Le terme « mineriadă » désigne la descente sur Bucarest des gueules noires de la Vallée du Jiu à l’appel du Front du Salut National dirigé par Ion Iliescu, au pouvoir à l’époque. Comme Iliescu le déclara, les mineurs furent appelés pour sauver « le régime démocratique assiégé » et restaurer l’ordre et la démocratie à Bucarest.

13-15 juin 1990 – Mineriada

Mais la réalité était tout autre : utilisés comme des troupes paramilitaires, les mineurs ont été appelés par le chef de l’Etat pour disperser les manifestants anti-communistes qui occupaient depuis des mois la Place de l’Université, dans le centre-ville de la capitale. Connus sous le nom de « golani » – « voyous » en français, les protestataires, étudiants et intellectuels pour la plupart, réclamaient que les anciens membres du parti communiste roumain soient bannis des futures élections. Une exigence qui a mis en colère Ion Iliescu, ancien dauphin de Ceauşescu, et ses acolytes, et qui fit que nombre de Bucarestois innocents tombent victimes des mineurs agressifs et violents. Les 14 et 15 juin 1990, les gueules noires ont donné la chasse aux Bucarestois dont une centaine ont perdu la vie. Appuyés par les policiers, ils ont vandalisé les sièges des partis et des journaux d’opposition et ils ont harcelé les passants sous n’importe quel prétexte, ne serait-ce qu’en raison de leur barbe ou de leur jean. Plusieurs civils ont été placés abusivement en détention provisoire et plusieurs sont restés traumatisés à vie.

Deux décennies se sont écoulées depuis ces événements sanglants et les coupables sont toujours méconnus. Victime de l’immixtion politique, la Justice a tergiversé les procès.
Pour mieux comprendre les événements de ces années-là, nous avons demandé l’opinion de l’historien Adrian Cioroianu :
« Je pense que c’est un épisode spécifique à l’histoire roumaine. Les événements de décembre ’89 ont conduit à une accumulation significative d’énergie, négative pour la plupart, qui a encouragé la violence. Rappelez-vous, par exemple, toutes ces démonstrations organisées durant les premiers mois de démocratie. Ou bien les récentes marches de protestation. Or, selon moi, l’énergie négative stockée lors de ces premiers mois d’hiver 1990 a conduit petit à petit à ce que l’on connaît sous le nom de « mineriadă ». D’autre part, à cela c’est ajouté la manipulation des foules, spécifique d’ailleurs à tous les pays de l’ancien bloc communiste de l’Europe de l’Est. Car il est évident pour tous qu’il y a partout des personnages qui souhaitent profiter plus que les autres et qui se trouvent toujours à l’origine des événements ».

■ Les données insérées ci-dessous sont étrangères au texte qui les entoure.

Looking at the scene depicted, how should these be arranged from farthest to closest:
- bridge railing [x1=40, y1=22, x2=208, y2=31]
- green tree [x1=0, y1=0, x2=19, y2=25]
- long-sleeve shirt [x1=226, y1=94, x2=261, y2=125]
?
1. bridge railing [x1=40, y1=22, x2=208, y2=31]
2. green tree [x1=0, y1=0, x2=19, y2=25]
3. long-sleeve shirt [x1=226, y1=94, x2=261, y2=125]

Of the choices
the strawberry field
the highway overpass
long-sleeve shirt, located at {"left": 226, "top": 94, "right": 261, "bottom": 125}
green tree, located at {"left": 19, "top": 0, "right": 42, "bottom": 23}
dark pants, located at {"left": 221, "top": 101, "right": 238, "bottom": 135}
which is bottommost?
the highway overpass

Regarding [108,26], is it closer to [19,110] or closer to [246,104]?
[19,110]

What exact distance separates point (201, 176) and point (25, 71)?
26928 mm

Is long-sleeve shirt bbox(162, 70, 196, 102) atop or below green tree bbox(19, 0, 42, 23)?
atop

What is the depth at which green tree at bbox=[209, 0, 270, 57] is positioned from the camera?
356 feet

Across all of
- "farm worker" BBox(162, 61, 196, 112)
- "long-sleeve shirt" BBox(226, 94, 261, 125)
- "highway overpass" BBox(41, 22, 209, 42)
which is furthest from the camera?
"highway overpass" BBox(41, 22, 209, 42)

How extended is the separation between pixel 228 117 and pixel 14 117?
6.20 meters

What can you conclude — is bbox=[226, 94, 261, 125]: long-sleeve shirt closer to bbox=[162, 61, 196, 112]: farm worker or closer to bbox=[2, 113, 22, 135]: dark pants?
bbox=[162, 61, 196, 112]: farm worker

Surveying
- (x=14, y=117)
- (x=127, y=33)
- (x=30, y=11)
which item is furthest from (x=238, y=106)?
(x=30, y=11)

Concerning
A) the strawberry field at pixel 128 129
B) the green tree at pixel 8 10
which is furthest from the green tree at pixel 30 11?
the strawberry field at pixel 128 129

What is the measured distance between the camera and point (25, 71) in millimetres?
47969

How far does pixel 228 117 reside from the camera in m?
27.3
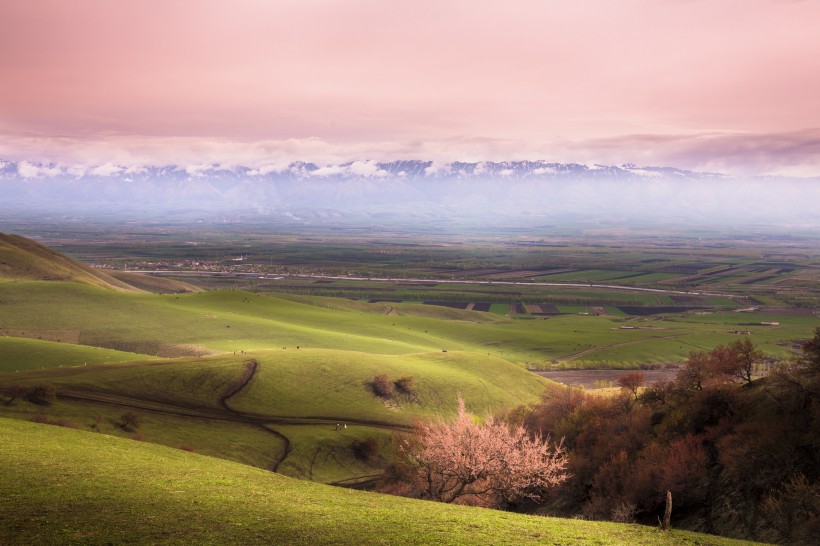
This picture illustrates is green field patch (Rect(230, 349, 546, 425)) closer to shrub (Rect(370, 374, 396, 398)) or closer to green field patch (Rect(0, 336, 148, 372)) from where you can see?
shrub (Rect(370, 374, 396, 398))

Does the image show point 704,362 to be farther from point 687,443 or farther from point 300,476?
point 300,476

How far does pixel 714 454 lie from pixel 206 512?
42.6 m

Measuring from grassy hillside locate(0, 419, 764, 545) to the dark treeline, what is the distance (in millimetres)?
9166

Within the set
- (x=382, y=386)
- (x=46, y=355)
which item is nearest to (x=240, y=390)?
(x=382, y=386)

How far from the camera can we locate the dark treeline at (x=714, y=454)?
1635 inches

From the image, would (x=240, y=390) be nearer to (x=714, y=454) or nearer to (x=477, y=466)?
(x=477, y=466)

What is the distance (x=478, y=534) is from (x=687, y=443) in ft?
94.7

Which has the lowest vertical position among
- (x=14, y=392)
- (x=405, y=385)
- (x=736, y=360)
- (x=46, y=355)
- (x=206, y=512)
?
(x=405, y=385)

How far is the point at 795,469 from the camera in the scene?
139ft

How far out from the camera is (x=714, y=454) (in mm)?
50688

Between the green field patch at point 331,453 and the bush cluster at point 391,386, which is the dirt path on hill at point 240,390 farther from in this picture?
the bush cluster at point 391,386

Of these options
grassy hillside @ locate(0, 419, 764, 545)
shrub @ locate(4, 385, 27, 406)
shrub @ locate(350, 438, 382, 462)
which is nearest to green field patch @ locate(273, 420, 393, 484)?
shrub @ locate(350, 438, 382, 462)

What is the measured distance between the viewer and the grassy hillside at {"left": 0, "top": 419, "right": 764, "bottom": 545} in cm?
2775

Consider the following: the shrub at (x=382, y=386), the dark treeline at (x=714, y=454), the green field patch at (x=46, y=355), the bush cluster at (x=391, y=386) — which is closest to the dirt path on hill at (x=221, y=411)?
the shrub at (x=382, y=386)
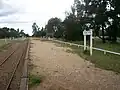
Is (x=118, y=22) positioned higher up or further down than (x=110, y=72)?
higher up

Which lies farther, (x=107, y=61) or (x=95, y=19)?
(x=95, y=19)

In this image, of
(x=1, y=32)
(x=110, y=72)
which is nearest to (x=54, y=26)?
(x=1, y=32)

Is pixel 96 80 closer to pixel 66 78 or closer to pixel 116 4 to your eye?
pixel 66 78

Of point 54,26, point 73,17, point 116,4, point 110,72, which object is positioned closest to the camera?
point 110,72

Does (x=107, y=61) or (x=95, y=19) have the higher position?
(x=95, y=19)

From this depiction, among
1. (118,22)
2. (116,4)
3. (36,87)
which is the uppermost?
(116,4)

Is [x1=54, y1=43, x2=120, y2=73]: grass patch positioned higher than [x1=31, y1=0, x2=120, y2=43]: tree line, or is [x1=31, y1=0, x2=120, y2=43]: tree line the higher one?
[x1=31, y1=0, x2=120, y2=43]: tree line

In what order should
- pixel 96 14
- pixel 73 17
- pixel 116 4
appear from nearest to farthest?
1. pixel 116 4
2. pixel 96 14
3. pixel 73 17

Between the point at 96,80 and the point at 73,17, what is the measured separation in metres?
53.5

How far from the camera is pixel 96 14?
5325cm

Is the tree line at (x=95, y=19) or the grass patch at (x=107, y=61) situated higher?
the tree line at (x=95, y=19)

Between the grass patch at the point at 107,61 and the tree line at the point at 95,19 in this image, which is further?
the tree line at the point at 95,19

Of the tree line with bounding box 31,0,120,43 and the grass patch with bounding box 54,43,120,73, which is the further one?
the tree line with bounding box 31,0,120,43

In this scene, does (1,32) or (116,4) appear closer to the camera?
(116,4)
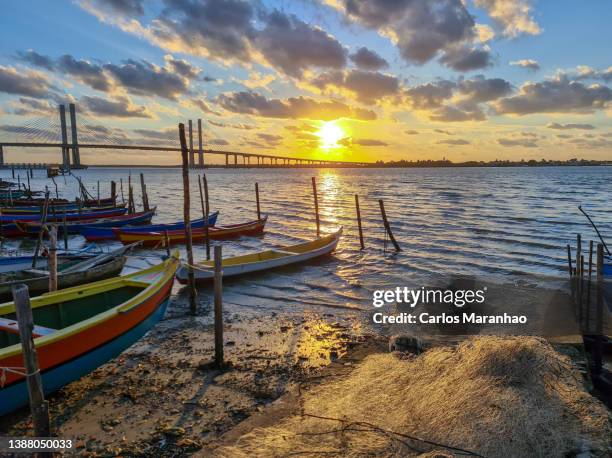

La marche des mineurs sur Bucarest, en 1990, a-t-elle été rigoureusement préparée ou a-t-elle représenté une stratégie du moment? Adrian Cioroianu:
« A mon avis, c’était un peu des deux. On ne saurait accepter l’idée que tous ces mineurs étaient des activistes déguisés de la Securitate. Mais il est tout aussi évident que parmi ces mineurs que l’instinct avait poussés vers Bucarest se trouvaient également des « professionnels » non pas de l’extraction du charbon, mais précisément de ces techniques de manipulation et de mobilisation des masses qui avait été testées pendant des décennies. Et il y a également eu, sans doute, des provocateurs parmi ceux qui ont tenu tête aux agresseurs. Je le répète, il est très difficile, dans l’histoire, de séparer le blanc du noir, car les deux extrêmes ont, bien souvent, des points de convergence insoupçonnés. Il est possible que parmi ceux qui ont incité à la résistance contre les mineurs ou provoqué l’attaque contre la Télévision il y ait eu des êtres exaltés dans le meilleur des cas ou dont l’intérêt du moment était de provoquer les forces de l’ordre. De même, dans les rangs des forces de l’ordre, il y a eu sans doute des personnes qui ont mis de l’huile sur le feu et qui ont poussé les mineurs à dévaster les sièges des partis d’opposition. Je ne puis m’empêcher de penser que l’intention de ces gens-là était, en fin de compte, de compromettre l’image plutôt favorable de la Roumanie après décembre ’89, qui s’est d’ailleurs détériorée très vite après les descentes des mineurs sur Bucarest ».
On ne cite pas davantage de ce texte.